On The Edge Films

Cinematic Thoughts for Cinematic Minds

The Bling Ring

2013/ USA, UK, France, Germany, Japan

Director: Sofia Coppola

Starring: Katie Chang, Israel Broussard, Emma Watson, Claire Julien, Taissa Farmiga, Leslie Mann, Carlos Miranda

It’s safe to say that the 21st Century has brought with an unhealthy public obsession with the world and lives of the rich and famous. These days all you need to become famous are good family connections or a series of public breakdowns to garner the kind riches that can only ever be dreamed of. Celebrity culture actually revolves around personalities who are actually rather untalented altogether; your Hiltons & Lohans for example. What The Bling Ring does is look introspectively at this obsession that society has with said tabloid no- marks and through the re-telling of real events shows us what happens when mere mortals such as ourselves try to reach for the cheaply garnered stars.

The plot focuses on Marc (Broussard) who after starting a new school quickly becomes embroiled in a gang of girls led by the arrogant Rebecca (Chang). This gang of girls are much like any other group of spoiled LA teenagers, they dream of careers as actors and fashion icons, they are obsessed with the label culture of the day seeking out designer clothes and accessories at all costs. However, this group which is also made up of sisters Nikki (Watson) and Sam (Farmiga) and renegade Chloe (Julien) begin to push the boundaries of their fame seeking lifestyles when they break into Paris Hilton‘s mansion and rob her. It doesn’t stop there either, led by Rebecca and aided in their stalking by the loner Marc who only wants to fit in, the gang increase the rate at which they rob Hilton whilst also tracking down other celebrity houses in which to raid. Somewhat naively they begin to believe they are untouchable and the arm of the law suddenly drops on them and drops on them hard.

Coppola directs this rather well and to say it is exquisitely shot is an understatement. I worried that a film focusing on the multiple robberies of celebrity mansions would become rather dull and repetitive. Yet, Coppola makes and conscious effort to not repeat the way in which we view each break- in and it’s compelling to see her do so. Several other key scenes point to the work of a very talented film- maker and helps The Bling Ring from being a dull plodding through of the plot. Sofia if you didn’t know is the daughter of the infamous Francis Ford Coppola and it seems with great visual story telling, in this family, the apple doesn’t fall far from the tree.

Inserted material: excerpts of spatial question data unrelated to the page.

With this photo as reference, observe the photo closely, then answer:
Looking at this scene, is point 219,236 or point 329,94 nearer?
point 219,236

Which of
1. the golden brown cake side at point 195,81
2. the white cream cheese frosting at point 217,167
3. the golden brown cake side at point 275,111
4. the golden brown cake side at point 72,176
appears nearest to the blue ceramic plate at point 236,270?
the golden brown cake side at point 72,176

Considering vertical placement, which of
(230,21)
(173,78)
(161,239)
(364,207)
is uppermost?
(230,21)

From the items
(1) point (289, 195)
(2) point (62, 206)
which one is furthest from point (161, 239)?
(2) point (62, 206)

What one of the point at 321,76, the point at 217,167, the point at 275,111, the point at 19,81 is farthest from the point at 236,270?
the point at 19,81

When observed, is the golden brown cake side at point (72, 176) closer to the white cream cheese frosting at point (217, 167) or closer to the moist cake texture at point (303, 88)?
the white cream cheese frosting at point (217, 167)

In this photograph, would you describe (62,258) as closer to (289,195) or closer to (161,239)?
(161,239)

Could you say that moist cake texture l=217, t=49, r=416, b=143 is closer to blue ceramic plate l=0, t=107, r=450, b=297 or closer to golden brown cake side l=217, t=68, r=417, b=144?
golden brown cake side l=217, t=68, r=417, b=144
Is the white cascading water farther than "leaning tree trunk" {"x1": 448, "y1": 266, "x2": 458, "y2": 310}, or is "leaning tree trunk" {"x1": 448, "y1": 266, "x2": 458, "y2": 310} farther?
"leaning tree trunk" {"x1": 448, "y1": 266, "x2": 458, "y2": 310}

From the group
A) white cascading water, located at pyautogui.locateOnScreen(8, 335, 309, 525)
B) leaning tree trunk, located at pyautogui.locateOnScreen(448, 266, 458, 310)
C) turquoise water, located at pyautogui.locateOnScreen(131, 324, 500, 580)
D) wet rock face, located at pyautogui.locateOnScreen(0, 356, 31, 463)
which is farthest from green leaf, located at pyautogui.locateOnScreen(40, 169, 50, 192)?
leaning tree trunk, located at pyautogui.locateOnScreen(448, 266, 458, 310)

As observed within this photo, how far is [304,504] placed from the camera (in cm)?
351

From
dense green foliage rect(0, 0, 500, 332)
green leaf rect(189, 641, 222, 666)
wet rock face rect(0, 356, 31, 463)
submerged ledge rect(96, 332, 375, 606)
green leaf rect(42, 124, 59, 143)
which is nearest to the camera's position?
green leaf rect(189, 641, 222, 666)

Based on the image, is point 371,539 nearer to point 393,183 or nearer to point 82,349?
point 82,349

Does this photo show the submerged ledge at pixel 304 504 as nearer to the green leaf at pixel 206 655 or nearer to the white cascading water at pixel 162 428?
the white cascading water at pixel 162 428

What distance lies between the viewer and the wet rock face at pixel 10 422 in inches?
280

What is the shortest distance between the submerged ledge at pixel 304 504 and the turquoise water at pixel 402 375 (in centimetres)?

Emma Watson was put forward as the film’s lead where in fact she actually plays quite a minor role in proceedings until the film’s final third. This does not detract from her performance overall, she gets to deliver some of the film’s stand out pieces of dialogue such as “I might want to run the country one day for all I know” which delivered in her brat like LA tones only provokes a reaction of hilarity. Her character Nikki is brash and for the vast part entirely unaware of the real consequences of life. The other two leads Chang and Broussard play their roles with a hint more subtlety, Broussard in particular tells us more with a look or movement than he does with a line of dialogue.

Overall Watson’s character ark becomes the driving force of the movie. Once the gang are arrested it is Nikki that rises to the levels of stardom the rest all dream of. Where she follows the others for most of the running time she takes center stage in the closing scenes. Rebecca set them on the path to celebrity teen screw ups but Nikki comes out the other side seemingly better off with her public profile raised and seemingly unfazed by her stretch in prison.

There is something not quite right with the film though. It has it’s funny moments, which like most films nowadays are in the trailer. But the character development outside the three leads is poor. Nikki’s sister Sam in once scene taunts the rest of the gang menacingly with a gun she steals from Megan Fox‘s house. She then takes it to her boyfriends and holds him at gun point… it stops the movie dead as you think that this part of her character is going to re-occur but it doesn’t. Chloe works as padding for the group merely standing in the back of scenes and saying things like “hey slut” and “whats up bitch”. I think really it is down to the story itself, you know the group will get caught and so there is no real suspense and no matter how true it really is you can’t believe that self obsessed millionaires would leave their homes unlocked… I guess they really are that stupid.

It’s a movie based around a sincerely ironic principle. A group of five teenagers set out to steal from their idols and end up on the same level of fame as the people who they originally stole from. As Marc says “it’s America’s obsession with this Bonnie & Clyde kinda thing”. Paris Hilton actually offered up her home for the filming and makes a real cameo appearance early on… did she really need to be in it? At the end of the day the real Bling Ring (yes this actually happened) have gotten what they wanted. Coppola shows us just how corrupt fame is these days quite well with her critical cinematic eye but by doing so has immortalised the actions of several stupid people in a work of art, thus solidifying the status they originally set out to reach.